▶ _Working data_:

+++

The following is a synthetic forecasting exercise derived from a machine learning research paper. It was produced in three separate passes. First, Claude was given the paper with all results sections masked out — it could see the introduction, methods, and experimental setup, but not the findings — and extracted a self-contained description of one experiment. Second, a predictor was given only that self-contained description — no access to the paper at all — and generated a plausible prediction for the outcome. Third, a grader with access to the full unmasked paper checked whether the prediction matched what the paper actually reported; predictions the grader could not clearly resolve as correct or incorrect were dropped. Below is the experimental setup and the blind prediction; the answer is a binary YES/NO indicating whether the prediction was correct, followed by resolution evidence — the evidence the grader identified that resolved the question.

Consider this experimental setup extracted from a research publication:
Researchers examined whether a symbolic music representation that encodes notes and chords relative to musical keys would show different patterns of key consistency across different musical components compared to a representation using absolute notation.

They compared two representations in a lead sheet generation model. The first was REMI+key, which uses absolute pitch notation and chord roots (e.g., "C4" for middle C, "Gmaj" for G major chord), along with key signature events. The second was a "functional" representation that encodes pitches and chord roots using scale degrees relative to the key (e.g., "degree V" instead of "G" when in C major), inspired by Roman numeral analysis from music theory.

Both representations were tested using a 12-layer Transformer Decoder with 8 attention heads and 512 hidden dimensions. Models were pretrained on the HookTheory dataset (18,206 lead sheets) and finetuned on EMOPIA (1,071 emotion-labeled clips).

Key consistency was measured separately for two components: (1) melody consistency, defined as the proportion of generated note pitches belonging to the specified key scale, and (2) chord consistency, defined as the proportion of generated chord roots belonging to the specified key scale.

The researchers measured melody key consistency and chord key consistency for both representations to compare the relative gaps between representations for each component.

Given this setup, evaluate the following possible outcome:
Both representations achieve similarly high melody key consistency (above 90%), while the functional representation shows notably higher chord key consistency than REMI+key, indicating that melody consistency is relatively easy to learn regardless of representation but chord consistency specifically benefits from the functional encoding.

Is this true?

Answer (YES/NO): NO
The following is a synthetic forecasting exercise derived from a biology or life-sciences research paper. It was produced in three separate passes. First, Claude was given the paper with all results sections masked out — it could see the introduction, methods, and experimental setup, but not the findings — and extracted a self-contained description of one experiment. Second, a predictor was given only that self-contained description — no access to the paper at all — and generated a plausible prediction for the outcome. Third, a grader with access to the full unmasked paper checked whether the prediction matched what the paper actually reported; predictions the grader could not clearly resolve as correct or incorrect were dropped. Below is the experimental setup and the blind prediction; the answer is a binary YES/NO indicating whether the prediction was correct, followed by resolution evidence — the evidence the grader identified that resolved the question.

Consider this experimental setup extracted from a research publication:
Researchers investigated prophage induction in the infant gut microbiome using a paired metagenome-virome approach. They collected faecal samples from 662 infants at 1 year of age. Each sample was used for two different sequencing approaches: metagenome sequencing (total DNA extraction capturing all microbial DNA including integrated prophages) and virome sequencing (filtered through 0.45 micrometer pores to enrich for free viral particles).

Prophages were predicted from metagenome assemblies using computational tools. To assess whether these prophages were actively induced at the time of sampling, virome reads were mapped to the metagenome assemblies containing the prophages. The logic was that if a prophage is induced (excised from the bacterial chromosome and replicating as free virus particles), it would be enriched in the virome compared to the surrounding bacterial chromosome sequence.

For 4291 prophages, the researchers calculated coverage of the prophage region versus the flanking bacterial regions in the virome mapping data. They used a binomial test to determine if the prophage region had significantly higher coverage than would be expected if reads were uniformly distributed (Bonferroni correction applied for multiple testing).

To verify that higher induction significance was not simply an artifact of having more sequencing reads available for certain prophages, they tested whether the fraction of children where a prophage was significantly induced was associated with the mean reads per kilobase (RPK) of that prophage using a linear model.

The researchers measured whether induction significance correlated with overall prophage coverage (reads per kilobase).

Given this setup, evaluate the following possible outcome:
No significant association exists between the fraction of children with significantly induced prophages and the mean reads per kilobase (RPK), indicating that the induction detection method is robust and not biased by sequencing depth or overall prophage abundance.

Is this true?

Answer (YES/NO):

+++

An exact reproduction of all the records is needed.

▶ _Solution to the exercise_:
The following is a synthetic forecasting exercise derived from a machine learning research paper. It was produced in three separate passes. First, Claude was given the paper with all results sections masked out — it could see the introduction, methods, and experimental setup, but not the findings — and extracted a self-contained description of one experiment. Second, a predictor was given only that self-contained description — no access to the paper at all — and generated a plausible prediction for the outcome. Third, a grader with access to the full unmasked paper checked whether the prediction matched what the paper actually reported; predictions the grader could not clearly resolve as correct or incorrect were dropped. Below is the experimental setup and the blind prediction; the answer is a binary YES/NO indicating whether the prediction was correct, followed by resolution evidence — the evidence the grader identified that resolved the question.

Consider this experimental setup extracted from a research publication:
Researchers examined whether a symbolic music representation that encodes notes and chords relative to musical keys would show different patterns of key consistency across different musical components compared to a representation using absolute notation.

They compared two representations in a lead sheet generation model. The first was REMI+key, which uses absolute pitch notation and chord roots (e.g., "C4" for middle C, "Gmaj" for G major chord), along with key signature events. The second was a "functional" representation that encodes pitches and chord roots using scale degrees relative to the key (e.g., "degree V" instead of "G" when in C major), inspired by Roman numeral analysis from music theory.

Both representations were tested using a 12-layer Transformer Decoder with 8 attention heads and 512 hidden dimensions. Models were pretrained on the HookTheory dataset (18,206 lead sheets) and finetuned on EMOPIA (1,071 emotion-labeled clips).

Key consistency was measured separately for two components: (1) melody consistency, defined as the proportion of generated note pitches belonging to the specified key scale, and (2) chord consistency, defined as the proportion of generated chord roots belonging to the specified key scale.

The researchers measured melody key consistency and chord key consistency for both representations to compare the relative gaps between representations for each component.

Given this setup, evaluate the following possible outcome:
Both representations achieve similarly high melody key consistency (above 90%), while the functional representation shows notably higher chord key consistency than REMI+key, indicating that melody consistency is relatively easy to learn regardless of representation but chord consistency specifically benefits from the functional encoding.

Is this true?

Answer (YES/NO): NO
The following is a synthetic forecasting exercise derived from a biology or life-sciences research paper. It was produced in three separate passes. First, Claude was given the paper with all results sections masked out — it could see the introduction, methods, and experimental setup, but not the findings — and extracted a self-contained description of one experiment. Second, a predictor was given only that self-contained description — no access to the paper at all — and generated a plausible prediction for the outcome. Third, a grader with access to the full unmasked paper checked whether the prediction matched what the paper actually reported; predictions the grader could not clearly resolve as correct or incorrect were dropped. Below is the experimental setup and the blind prediction; the answer is a binary YES/NO indicating whether the prediction was correct, followed by resolution evidence — the evidence the grader identified that resolved the question.

Consider this experimental setup extracted from a research publication:
Researchers investigated prophage induction in the infant gut microbiome using a paired metagenome-virome approach. They collected faecal samples from 662 infants at 1 year of age. Each sample was used for two different sequencing approaches: metagenome sequencing (total DNA extraction capturing all microbial DNA including integrated prophages) and virome sequencing (filtered through 0.45 micrometer pores to enrich for free viral particles).

Prophages were predicted from metagenome assemblies using computational tools. To assess whether these prophages were actively induced at the time of sampling, virome reads were mapped to the metagenome assemblies containing the prophages. The logic was that if a prophage is induced (excised from the bacterial chromosome and replicating as free virus particles), it would be enriched in the virome compared to the surrounding bacterial chromosome sequence.

For 4291 prophages, the researchers calculated coverage of the prophage region versus the flanking bacterial regions in the virome mapping data. They used a binomial test to determine if the prophage region had significantly higher coverage than would be expected if reads were uniformly distributed (Bonferroni correction applied for multiple testing).

To verify that higher induction significance was not simply an artifact of having more sequencing reads available for certain prophages, they tested whether the fraction of children where a prophage was significantly induced was associated with the mean reads per kilobase (RPK) of that prophage using a linear model.

The researchers measured whether induction significance correlated with overall prophage coverage (reads per kilobase).

Given this setup, evaluate the following possible outcome:
No significant association exists between the fraction of children with significantly induced prophages and the mean reads per kilobase (RPK), indicating that the induction detection method is robust and not biased by sequencing depth or overall prophage abundance.

Is this true?

Answer (YES/NO):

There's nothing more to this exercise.